This is an archive of the discontinued LLVM Phabricator instance.

[SimplifyLibCalls] Transform malloc to calloc with redundant memsets elimination (PR25892)
AbandonedPublic

Authored by yurai007 on Apr 23 2021, 9:15 AM.

Details

Summary

Before this change LLVM cannot perform any of following transformation:

memset(malloc(x), 0, x) --> calloc(1, x)
memset(calloc(1, x), 0, x) --> calloc(1, x)

However GCC is able to do that: https://godbolt.org/z/Ef94je4KP

Both transformations are connected especially when malloc is followed by more then one memset.
Therefore both transformations can be handled together in same code paths by SimplifyLibCalls.
It's very common to have malloc and memset in different blocks like in addressed PR:
https://bugs.llvm.org/show_bug.cgi?id=25892
This patch detects common pattern (icmp+br) and examine affected basic blocks conservatively looking for
intermediate store-like instructions. The change is loosely based on previous PR-related work:
https://reviews.llvm.org/D93360 and https://reviews.llvm.org/D16337.

TODO: Integrate with DSE.
TODO: Extract tests into NFC part.

Diff Detail

Event Timeline

yurai007 created this revision.Apr 23 2021, 9:15 AM
yurai007 requested review of this revision.Apr 23 2021, 9:15 AM
Herald added a project: Restricted Project. · View Herald TranscriptApr 23 2021, 9:15 AM
yurai007 edited the summary of this revision. (Show Details)Apr 23 2021, 9:15 AM
yurai007 added inline comments.
llvm/lib/Transforms/Utils/SimplifyLibCalls.cpp
1207

It's lightweight but very conservative approach. Anyway it's good enough to transform many simple cases (take a look at tests to get idea)
and in particular to satisfy PR case. However we could use alias analysis instead simple scan and in consequence transform more complex scenarios with intermediate store-like instructions. I guess it's feasible but also more intrusive way - keep in in mind currently SimplifyLibCalls knows nothing about AA. Anyway I can go in this direction if you are interested.

I am still not sure if this is the place for such transformation (just look how many new lines of code are needed...)

cc @fhahn @efriedma @nikic as they are more experienced and may recommend better place for this transformation.

I would think this naturally slots into some pass that's already doing the relevant dependence analysis, like DSE or memcpyopt.

@efriedma @xbolva00 : Ok. I can try to integrate this with memcpyopt or DCE. It should simplify scanning stores part. Not sure if it's possible to get rid of rest.
For example we still need to perform malloc/calloc checks (for now memcpyopt knows nothing about allocation functions) and some kind of matching for icmp+br pattern.

○ ○ ○ ○ ○

• **REQUIREMENT A**
Pick out every line of the listing that contains the string "Plasmodium", treating uppercase and lowercase as different.
The code review page and the listing come from unrelated sources.

○ ○ ○ ○ ○

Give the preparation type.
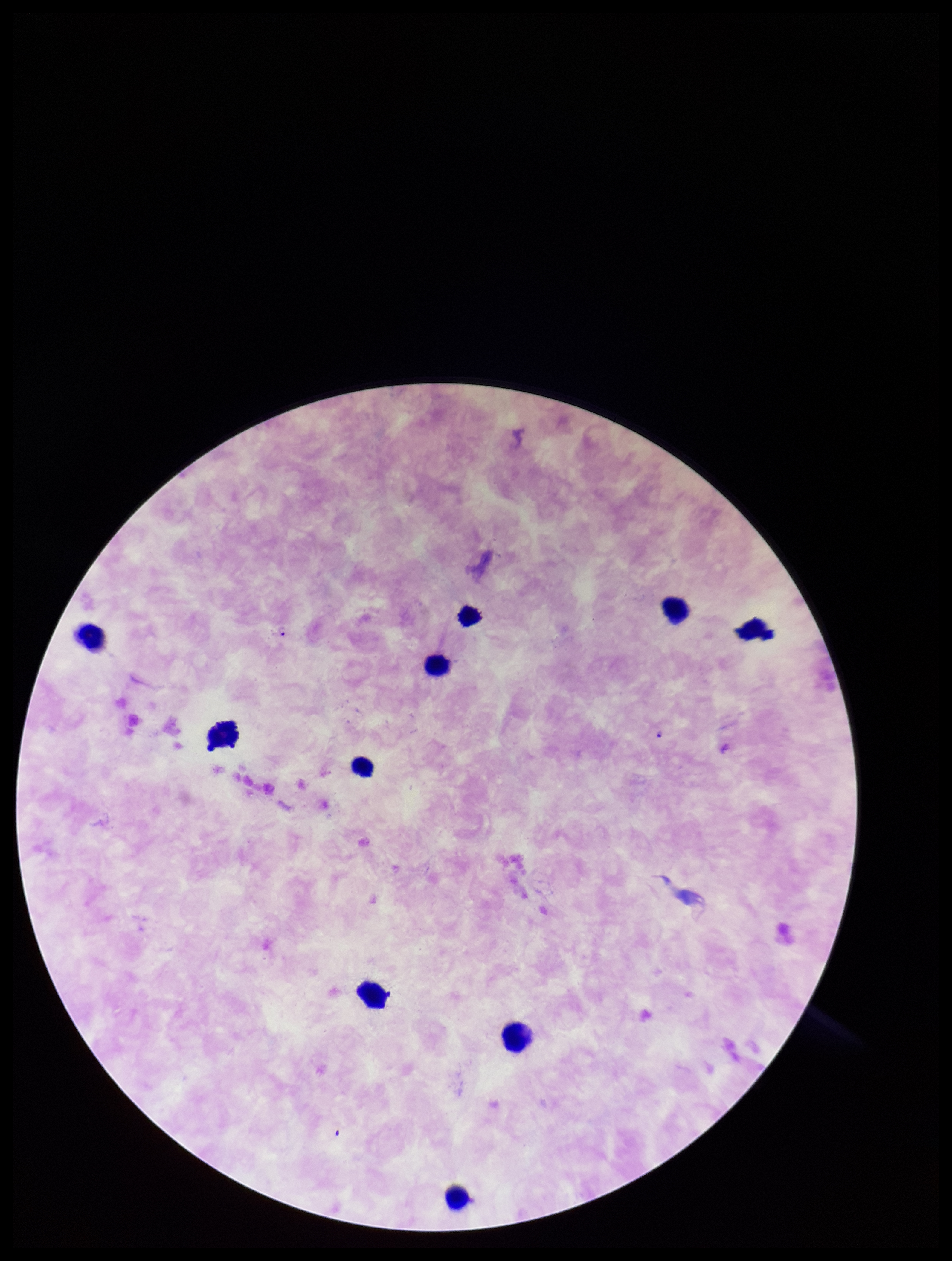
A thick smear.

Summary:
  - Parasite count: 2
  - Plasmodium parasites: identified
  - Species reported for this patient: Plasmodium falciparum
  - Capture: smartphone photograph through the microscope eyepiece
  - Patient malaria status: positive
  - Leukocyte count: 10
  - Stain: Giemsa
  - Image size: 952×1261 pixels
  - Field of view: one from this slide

○ ○ ○ ○ ○

• **REQUIREMENT B**
Reproduce word for word the stretch of the code review page from "It's lightweight but" through "code are needed...)".

• **CORRECT OUTPUT A**
  - Plasmodium parasites: identified
  - Species reported for this patient: Plasmodium falciparum

• **CORRECT OUTPUT B**
It's lightweight but very conservative approach. Anyway it's good enough to transform many simple cases (take a look at tests to get idea)
and in particular to satisfy PR case. However we could use alias analysis instead simple scan and in consequence transform more complex scenarios with intermediate store-like instructions. I guess it's feasible but also more intrusive way - keep in in mind currently SimplifyLibCalls knows nothing about AA. Anyway I can go in this direction if you are interested.

I am still not sure if this is the place for such transformation (just look how many new lines of code are needed...)